La rivolta all’ambasciata americana di Baghdad
Il 31 dicembre 2019 ha visto una forte protesta irachena all’interno della “Zona Verde” di Baghdad (ovvero la porzione del territorio della capitale irachena utilizzata per gli edifici governativi e le ambasciate estere). Solo l’intervento delle forze di sicurezza a Baghdad ha consentito mettere al sicuro la situazione. La risposta di Washington non si è fatta di certo attendere con lo stesso presidente americano Trump che ha puntato il dito contro Teheran che, a suo dire, ha orchestrato la grande protesta irachena.
La morte del generale iraniano Souleimani
La risposta americana arriva pochi giorni dopo quando alcuni missili hanno distrutto un convoglio delle Pmu, le Forze di mobilitazione popolare irachene, che stavano accompagnando all’aeroporto una delegazione dei Guardiani della Rivoluzione di Teheran. Tra le vittime il generale Soleimani, un personaggio fondamentale nella storia recente del Medio Oriente: la sua morte è stata confermata dal Pentagono e da Teheran.
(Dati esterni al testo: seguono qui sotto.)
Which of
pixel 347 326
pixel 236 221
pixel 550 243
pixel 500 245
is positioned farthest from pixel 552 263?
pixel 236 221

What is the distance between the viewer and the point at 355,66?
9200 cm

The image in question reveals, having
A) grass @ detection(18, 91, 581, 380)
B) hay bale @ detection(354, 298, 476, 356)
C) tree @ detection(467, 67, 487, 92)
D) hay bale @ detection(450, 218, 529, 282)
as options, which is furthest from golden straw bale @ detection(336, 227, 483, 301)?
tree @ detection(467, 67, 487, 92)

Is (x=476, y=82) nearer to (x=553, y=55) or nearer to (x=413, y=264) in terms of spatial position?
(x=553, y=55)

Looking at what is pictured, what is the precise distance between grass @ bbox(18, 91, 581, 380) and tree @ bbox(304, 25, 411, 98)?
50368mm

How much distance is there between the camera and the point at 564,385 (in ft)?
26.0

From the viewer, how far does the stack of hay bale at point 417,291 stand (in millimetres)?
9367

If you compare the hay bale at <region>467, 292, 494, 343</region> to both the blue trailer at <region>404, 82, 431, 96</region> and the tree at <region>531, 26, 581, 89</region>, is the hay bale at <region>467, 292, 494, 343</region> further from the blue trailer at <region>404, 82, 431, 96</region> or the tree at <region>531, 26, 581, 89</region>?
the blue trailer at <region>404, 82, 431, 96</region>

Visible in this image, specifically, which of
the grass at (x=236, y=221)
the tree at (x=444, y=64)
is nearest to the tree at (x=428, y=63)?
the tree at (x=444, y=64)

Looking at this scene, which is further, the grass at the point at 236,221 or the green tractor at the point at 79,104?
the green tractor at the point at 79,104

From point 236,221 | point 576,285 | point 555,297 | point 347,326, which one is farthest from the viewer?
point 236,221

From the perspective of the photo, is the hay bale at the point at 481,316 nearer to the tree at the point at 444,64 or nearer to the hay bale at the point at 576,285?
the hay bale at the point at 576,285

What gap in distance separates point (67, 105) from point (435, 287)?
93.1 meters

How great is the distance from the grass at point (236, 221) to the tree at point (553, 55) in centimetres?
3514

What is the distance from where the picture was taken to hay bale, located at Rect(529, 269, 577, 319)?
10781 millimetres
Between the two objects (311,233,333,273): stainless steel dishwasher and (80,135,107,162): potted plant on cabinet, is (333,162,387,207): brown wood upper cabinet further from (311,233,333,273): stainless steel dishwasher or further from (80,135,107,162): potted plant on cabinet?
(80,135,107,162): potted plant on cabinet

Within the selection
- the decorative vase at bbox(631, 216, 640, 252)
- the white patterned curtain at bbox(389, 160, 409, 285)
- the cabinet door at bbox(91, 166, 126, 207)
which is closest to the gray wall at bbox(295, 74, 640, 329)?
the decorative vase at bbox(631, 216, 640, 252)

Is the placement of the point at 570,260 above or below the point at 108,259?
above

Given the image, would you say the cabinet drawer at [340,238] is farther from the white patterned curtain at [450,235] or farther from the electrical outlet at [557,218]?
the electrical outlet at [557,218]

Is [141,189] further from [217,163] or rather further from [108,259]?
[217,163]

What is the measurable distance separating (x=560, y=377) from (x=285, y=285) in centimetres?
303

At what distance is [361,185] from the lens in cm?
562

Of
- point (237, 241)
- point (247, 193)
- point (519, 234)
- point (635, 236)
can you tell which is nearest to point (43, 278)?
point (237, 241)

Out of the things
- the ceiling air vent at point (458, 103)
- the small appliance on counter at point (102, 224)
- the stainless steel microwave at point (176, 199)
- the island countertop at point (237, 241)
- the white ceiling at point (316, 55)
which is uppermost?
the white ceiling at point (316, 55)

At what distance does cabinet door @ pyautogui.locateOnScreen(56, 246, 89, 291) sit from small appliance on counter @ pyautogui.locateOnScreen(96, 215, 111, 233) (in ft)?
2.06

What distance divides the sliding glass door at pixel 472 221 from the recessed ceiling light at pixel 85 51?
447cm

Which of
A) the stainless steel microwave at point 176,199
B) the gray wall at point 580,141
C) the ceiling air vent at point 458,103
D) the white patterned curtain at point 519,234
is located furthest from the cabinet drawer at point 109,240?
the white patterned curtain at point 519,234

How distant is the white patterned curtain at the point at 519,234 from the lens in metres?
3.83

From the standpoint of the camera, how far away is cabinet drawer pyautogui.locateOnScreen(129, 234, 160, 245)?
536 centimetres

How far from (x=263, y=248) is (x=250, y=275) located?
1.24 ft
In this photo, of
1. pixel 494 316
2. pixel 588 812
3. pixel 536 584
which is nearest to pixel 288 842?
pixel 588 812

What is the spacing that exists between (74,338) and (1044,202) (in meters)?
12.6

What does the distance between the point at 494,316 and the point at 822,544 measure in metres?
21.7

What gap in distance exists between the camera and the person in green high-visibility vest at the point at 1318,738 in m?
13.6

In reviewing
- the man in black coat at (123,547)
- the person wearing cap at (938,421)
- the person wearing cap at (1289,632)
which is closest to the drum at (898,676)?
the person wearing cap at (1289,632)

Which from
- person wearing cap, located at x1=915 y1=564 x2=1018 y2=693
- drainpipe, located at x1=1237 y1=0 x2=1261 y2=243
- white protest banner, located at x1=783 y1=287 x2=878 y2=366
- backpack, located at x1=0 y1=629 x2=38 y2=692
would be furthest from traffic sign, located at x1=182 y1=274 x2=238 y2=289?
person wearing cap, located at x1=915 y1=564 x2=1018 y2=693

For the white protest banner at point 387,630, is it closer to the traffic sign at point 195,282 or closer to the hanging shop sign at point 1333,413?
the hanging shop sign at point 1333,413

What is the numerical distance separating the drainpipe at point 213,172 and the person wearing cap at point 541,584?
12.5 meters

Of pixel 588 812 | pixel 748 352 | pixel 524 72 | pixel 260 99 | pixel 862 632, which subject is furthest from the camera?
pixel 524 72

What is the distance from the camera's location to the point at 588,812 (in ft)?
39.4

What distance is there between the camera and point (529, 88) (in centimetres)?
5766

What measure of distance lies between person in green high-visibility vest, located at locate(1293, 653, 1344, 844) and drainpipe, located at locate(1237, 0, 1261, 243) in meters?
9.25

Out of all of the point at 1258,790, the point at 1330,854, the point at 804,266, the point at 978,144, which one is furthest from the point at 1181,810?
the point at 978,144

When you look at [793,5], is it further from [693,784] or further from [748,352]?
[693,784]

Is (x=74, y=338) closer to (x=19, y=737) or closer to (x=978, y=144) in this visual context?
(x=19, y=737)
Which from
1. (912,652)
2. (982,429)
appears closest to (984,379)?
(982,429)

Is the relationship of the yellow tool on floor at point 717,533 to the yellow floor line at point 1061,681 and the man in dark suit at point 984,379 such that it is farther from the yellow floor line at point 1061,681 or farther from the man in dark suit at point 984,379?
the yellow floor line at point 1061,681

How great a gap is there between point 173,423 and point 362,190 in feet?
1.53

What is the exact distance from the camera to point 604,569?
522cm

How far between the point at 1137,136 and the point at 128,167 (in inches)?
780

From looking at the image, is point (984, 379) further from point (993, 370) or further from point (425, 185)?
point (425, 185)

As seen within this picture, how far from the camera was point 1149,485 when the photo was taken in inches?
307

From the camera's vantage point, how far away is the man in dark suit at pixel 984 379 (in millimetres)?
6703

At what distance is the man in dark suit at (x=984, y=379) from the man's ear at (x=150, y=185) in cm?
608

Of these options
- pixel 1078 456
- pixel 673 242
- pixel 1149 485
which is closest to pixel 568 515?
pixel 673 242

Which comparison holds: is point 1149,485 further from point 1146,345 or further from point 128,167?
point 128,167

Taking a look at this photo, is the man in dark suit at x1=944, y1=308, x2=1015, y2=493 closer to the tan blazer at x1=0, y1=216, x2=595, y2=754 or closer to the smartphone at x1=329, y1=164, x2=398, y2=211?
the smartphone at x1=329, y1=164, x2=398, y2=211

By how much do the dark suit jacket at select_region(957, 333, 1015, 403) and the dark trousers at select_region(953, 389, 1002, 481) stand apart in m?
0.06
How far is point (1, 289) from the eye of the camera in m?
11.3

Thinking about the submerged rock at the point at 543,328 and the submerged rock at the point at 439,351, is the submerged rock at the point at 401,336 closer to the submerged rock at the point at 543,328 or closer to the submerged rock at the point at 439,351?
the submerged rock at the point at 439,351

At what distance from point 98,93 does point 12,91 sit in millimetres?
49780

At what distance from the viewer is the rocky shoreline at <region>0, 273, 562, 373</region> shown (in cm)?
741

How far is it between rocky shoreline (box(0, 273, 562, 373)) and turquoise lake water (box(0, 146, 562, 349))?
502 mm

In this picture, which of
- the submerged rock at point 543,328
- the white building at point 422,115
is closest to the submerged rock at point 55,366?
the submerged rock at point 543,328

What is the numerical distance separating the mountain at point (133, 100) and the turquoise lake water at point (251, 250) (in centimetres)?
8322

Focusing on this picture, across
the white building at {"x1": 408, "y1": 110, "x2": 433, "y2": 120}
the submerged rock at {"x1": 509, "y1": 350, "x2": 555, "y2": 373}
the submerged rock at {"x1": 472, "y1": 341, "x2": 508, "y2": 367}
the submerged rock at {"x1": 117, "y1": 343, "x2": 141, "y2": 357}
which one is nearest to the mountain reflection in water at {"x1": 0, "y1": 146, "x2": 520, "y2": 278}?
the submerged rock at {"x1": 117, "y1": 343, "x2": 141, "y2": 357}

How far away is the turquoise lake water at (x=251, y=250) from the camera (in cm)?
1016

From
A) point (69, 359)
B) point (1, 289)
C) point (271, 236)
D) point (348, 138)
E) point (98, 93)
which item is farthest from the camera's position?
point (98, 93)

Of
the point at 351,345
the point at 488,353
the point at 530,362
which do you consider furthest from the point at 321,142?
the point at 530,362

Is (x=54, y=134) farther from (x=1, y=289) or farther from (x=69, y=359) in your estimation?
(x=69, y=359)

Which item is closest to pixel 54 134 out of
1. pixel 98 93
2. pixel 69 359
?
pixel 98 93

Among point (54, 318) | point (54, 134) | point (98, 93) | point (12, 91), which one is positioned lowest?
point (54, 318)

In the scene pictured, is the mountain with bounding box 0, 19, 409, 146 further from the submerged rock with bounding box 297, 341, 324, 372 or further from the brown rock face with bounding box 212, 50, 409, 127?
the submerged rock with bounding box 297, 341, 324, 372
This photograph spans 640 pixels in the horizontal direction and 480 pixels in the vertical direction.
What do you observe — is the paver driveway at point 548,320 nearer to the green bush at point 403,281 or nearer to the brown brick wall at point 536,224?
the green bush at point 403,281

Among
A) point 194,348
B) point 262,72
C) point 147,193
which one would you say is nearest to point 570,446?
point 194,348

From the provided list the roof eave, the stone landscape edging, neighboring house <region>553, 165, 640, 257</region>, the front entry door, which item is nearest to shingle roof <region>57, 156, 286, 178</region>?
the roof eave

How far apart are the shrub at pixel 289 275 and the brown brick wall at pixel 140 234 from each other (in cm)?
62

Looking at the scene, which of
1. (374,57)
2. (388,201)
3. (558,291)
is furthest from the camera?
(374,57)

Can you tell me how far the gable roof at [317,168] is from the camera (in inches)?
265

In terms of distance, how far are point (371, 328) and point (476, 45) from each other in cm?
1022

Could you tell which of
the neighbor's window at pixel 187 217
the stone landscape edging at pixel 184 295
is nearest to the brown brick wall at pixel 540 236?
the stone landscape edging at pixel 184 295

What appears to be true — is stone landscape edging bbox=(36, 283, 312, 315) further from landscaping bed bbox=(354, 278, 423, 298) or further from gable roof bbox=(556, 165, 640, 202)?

La risposta Iraniana alla morte del generale Soulimani
Domenica 12 gennaio, quattro soldati iracheni sono rimasti feriti in un attacco contro la base aerea di Balad, nel nord dell’Iraq, che ospita anche personale statunitense. L’attacco è stato rivendicato dall’esercito iracheno attraverso un comunicato nel quale si afferma che diversi razzi Katyusha, probabilmente 8, sono stati lanciati contro la base di Balad, a quasi 80 chilometri a nord della capitale Baghdad, e che tra i feriti ci sarebbero due ufficiali. Secondo fonti militari irachene citate dal New York Times, i feriti sono iracheni. L’esercito iracheno però non ha indicato esplicitamente l’Iran quale responsabile.